Começou dia 22, no Campus da justiça em Lisboa, o julgamento de 11 apoiantes do movimento Climáximo, que reúne cidadãos, na maioria jovens, ativamente empenhados na luta contra as alterações climáticas. Algumas das suas ações situam-se na controversa área da desobediência civil, teorizada pelo pensador norte-americano H. D. Thoreau (1817-1862) e posta em prática com especial veemência, na luta pela independência da Índia, por M. Gandhi (1869-1948). A desobediência civil consiste numa violação complexa e problemática – sobretudo para os magistrados encarregues da sua análise e decisão judicial – de leis que não ocupam a primeira fila na hierarquia constitucional. Estes ativistas bloquearam em dezembro passado, durante alguns minutos, a Avenida Engenheiro Duarte Pacheco, e são acusados de crimes de desobediência e “interrupção das comunicações”. A complexidade do caso reside, entre outros aspetos, no facto de os ativistas justificarem essa perturbação do direito à livre circulação rodoviária no quadro da defesa de um direito de muito maior amplitude e alcance, a saber, o da defesa da vida: da sua e da de todos aqueles que nas próximas décadas estarão condenados a sobreviver numa Terra ameaçada pela desordem climática, cuja crescente expansão e gravidade é pública e notória.

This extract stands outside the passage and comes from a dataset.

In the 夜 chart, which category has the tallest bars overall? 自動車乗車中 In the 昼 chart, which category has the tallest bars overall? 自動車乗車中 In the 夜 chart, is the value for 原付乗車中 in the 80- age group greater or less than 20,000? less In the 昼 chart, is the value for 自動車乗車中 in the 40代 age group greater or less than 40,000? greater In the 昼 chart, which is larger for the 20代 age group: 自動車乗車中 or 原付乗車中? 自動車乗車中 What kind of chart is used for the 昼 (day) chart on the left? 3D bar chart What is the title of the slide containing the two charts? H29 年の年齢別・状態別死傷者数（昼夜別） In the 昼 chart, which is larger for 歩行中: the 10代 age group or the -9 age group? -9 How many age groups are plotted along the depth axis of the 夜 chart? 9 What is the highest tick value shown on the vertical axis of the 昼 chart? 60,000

A desobediência tem, assim, várias componentes: estabelece um conflito entre leis de diferente valor hierárquico; desperta, epistémica e eticamente, as vítimas dessa transgressão para as consequências negativas que o usufruto do direito violado comporta (a mobilidade hoje continua a ser uma das causas maiores das emissões de carbono); finalmente, formula uma crítica política e económica, aos governos e empresas que perseguem políticas e negócios lesivos para o ambiente e clima, apesar de uns e outras terem informação bastante do processo de degradação ambiental e climática com expressão à escala planetária.
Estas ações, que ocorrem pelo mundo fora, podem merecer críticas de vária ordem. Por vezes, podem provocar destruição de bens ou causar alguma lesão, embora involuntária, na integridade física de pessoas. No plano conceptual, as palavras de ordem tendem a ser simplistas (as alterações climáticas são graves, mas fazem parte de uma questão ainda maior e plurifacetada que é a crise ambiental) e irrealistas (quando pedem o abandono das fontes fósseis de energia em prazos inviáveis). Todavia, no seu âmago, estes protestos, além de corajosos são corretos, e por isso é que são tão incómodos. Eles denunciam uma realidade nova na história humana: a perda da inocência quanto ao modo de habitar a nossa casa planetária. Tudo aquilo que hoje fazemos para aumentar a nossa abundância material, tende a ser subtraído, não só aos recursos daqueles que hoje são menos favorecidos, mas sobretudo ameaça a possibilidade geral de uma vida humana em condições de segurança e dignidade num futuro cada vez mais próximo. Pela denúncia que fazem da incapacidade coletiva de alterar o presente modelo de civilização, a começar pela natureza predatória do hipercapitalismo, os ativistas climáticos constituem um incómodo moral para aqueles que gostariam de gozar tranquilamente essa espécie de grande bouffe em que se transformou a vida das elites contemporâneas. Esse “talento” cultivado de não pensar no significado e consequências objetivas e éticas do nosso modo de vida é aquilo que Hannah Arendt designou como banalidade do mal. Talvez a maior pandemia contemporânea.
Viriato Soromenho-Marques
Soromenho-Marques, Viriato, “Justiça e Banalidade do Mal”, Diário de Notícias, 27 de abril de 2024, página 13.